Misrepresentation of an Employee’s Exempt Status May Trigger a Defense Under EPLI Policy for “Disseminat[ing] False Information,” (i.e., Misrepresentation)
Insurance coverage under an EPLI policy with coverage for Inappropriate Employment Conduct, defined to include an “employment-related misrepresentation to . . . an employee,” may be triggered by conduct as well as statements that misclassify an employee as exempt from wage and hour laws when they are not. Professional Security Consultants, Inc. v. United States Fire Insurance Co., No. CV 10-04588 SJO SSx, 2010 WL 4123786 (C.D. Cal. Sept. 22, 2010) (J. Otero) (Allegations that the employer “[d]isseminated false information . . . that . . . [employees] were not entitled to overtime compensation” (id. at *3) evidenced potential coverage.).

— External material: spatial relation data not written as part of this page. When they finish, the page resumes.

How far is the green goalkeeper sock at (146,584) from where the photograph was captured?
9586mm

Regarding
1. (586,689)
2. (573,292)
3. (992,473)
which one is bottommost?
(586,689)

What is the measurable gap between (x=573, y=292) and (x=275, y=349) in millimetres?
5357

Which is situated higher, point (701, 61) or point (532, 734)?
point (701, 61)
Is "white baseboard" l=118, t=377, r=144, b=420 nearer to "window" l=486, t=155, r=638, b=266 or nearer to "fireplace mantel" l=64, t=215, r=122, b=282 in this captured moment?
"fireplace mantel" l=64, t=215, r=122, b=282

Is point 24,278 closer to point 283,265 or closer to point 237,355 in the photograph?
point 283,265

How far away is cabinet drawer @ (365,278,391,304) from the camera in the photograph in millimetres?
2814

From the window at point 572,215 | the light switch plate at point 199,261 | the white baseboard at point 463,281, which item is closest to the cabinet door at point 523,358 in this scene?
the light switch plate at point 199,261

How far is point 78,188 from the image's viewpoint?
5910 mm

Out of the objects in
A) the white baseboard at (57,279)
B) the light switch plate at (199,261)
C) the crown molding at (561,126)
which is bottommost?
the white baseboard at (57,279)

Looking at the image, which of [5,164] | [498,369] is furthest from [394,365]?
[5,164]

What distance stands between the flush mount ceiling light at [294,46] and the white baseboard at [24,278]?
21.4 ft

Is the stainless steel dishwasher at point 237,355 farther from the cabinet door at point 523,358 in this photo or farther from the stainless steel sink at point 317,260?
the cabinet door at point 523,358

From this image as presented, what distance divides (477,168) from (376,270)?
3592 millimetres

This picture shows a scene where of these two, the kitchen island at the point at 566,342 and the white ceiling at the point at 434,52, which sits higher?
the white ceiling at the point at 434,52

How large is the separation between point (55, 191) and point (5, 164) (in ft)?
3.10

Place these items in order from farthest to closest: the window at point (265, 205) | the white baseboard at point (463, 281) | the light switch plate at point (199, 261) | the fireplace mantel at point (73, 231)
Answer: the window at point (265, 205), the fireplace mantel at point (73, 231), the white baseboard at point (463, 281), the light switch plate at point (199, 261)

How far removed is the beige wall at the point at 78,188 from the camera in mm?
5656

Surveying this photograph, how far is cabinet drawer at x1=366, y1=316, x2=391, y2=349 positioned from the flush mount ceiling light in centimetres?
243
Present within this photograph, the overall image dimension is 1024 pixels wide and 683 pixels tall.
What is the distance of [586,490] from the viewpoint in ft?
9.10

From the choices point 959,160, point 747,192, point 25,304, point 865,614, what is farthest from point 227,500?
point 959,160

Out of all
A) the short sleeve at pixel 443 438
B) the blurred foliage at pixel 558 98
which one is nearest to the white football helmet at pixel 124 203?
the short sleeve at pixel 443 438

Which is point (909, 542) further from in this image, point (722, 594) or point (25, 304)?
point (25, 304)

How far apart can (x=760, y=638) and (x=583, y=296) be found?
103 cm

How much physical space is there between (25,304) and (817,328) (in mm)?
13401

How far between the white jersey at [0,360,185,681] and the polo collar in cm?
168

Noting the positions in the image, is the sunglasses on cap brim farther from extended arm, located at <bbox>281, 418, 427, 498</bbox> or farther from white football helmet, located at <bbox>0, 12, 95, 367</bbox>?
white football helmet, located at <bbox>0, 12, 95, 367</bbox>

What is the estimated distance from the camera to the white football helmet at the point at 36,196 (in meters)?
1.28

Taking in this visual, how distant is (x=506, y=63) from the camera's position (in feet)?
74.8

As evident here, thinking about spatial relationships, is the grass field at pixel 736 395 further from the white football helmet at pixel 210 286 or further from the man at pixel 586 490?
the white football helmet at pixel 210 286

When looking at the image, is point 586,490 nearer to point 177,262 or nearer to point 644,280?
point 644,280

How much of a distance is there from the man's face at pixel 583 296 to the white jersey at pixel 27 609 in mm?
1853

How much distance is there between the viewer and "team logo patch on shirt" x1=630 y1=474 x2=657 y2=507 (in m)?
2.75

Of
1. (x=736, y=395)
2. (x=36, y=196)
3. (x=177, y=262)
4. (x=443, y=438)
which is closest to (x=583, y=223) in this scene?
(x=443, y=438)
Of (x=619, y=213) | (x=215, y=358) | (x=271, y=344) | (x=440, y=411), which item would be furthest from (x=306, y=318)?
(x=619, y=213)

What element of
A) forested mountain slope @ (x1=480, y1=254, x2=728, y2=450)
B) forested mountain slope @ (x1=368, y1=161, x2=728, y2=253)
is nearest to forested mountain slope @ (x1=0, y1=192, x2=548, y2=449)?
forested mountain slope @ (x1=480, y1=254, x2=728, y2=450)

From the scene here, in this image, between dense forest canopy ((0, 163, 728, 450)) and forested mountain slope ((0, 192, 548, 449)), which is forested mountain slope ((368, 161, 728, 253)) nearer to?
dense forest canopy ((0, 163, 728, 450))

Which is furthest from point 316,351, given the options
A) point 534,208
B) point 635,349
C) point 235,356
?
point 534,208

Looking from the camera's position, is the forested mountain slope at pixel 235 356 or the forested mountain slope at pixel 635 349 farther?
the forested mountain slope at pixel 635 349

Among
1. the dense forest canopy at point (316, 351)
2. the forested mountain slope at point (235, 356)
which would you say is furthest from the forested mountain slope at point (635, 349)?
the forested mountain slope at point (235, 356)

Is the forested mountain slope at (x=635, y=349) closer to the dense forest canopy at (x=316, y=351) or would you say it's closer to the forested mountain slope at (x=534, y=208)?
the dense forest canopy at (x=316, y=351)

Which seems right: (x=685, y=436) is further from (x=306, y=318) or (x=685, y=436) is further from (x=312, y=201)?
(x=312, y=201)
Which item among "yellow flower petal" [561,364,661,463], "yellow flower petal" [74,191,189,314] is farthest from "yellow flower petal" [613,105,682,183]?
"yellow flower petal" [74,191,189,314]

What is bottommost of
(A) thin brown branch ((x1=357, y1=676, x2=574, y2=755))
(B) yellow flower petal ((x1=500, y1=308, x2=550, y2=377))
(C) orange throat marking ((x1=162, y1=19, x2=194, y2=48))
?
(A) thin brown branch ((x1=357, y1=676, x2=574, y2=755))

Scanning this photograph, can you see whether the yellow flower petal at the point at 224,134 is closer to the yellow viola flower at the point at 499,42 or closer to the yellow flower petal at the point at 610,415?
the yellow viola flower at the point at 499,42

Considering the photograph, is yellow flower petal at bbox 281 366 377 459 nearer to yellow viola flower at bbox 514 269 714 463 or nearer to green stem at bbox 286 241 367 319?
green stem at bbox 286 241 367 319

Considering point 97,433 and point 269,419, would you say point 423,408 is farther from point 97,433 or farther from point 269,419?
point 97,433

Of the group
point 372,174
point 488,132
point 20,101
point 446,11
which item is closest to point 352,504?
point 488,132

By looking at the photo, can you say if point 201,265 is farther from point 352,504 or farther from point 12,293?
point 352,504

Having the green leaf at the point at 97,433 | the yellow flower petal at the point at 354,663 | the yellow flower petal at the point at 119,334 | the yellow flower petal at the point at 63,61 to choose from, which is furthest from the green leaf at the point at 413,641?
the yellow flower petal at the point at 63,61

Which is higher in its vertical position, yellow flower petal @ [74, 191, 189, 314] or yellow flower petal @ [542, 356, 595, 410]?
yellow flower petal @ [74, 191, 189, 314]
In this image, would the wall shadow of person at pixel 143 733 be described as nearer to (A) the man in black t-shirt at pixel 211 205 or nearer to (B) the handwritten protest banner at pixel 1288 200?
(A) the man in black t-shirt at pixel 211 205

It does not matter whether damages are sought in connection with the lost overtime payments or whether damages were connected with the employment-related misrepresentation since that issue will only be adjudicated if the case proceeds to judgment. So long as the facts alleged evidence a potential for coverage at the time the complaint asserts relief, the possibility that a damage remedy will be premised on “misrepresentation” apart from “lost overtime payments” compels a defense.
Broad Exclusions for FSLA Law Violations, Both Nationally And By State Statutes, Will Only Bar Coverage For Wage And Hour Claims But Not Distinct Fact Allegations Of Negligent Misrepresentation
EPLI policies that limit wage and hour exclusions to those under the FSLA exclusion may not extend to distinct state remedies where separately pled. But the reverse rule applies where the EPLI policy expressly excludes loss amounts owed under federal, state, or local wage and hour laws. Tritech Software Systems v. U.S. Specialty Insurance Co., No. CV10-00094-R (VBKx), 2010 WL 5174371 (C.D. Cal. Dec. 13, 2010) (J. Real).
EPLI Policies May Provide Coverage for Wage and Hour Claims Which Include “Invasion Of Privacy Of An Employee”
The definition of “personal injury” in an EPLI policy frequently includes coverage for “invasion of privacy of an employee.” An employee may not be able to prove a right to collect overtime payment when pursuing personal activities during business hours. An investigation that seeks to reconstruct employee activities may unearth information maintained on personal as well as business computers, smartphones, and other electronic communications devices such as Androids and iPads, that call into question an employee’s version of his/her overtime records. This investigation may itself trigger a defense under the EPLI policy’s “invasion of privacy” coverage.
In Netscape Communications Corp. v. Federal Insurance Company, No. 08-15120, 2009 WL 2634945 (9th Cir. (Cal.) Aug. 27, 2009) the court found a defense arose under a far narrower offense – “oral or written publication, in any manner, of material that violates a person’s right of privacy.” Therein, Netscape’s internal distribution of the collected information was both a violation of “a person’s right of privacy” and a “publication” because “the underlying complaints sufficiently alleged that AOL had intercepted and internally disseminated private online communications.” Id. at *1.
Under the logic of this case, privacy invasion premised upon “intrusion upon seclusion” may be implicated by interception of private online communications, searches of GPS tracking information on employee cell phones, or review of emails to track their content, triggering a defense for “Inappropriate Employment Conduct” defined to include “any invasion of privacy of an employee.”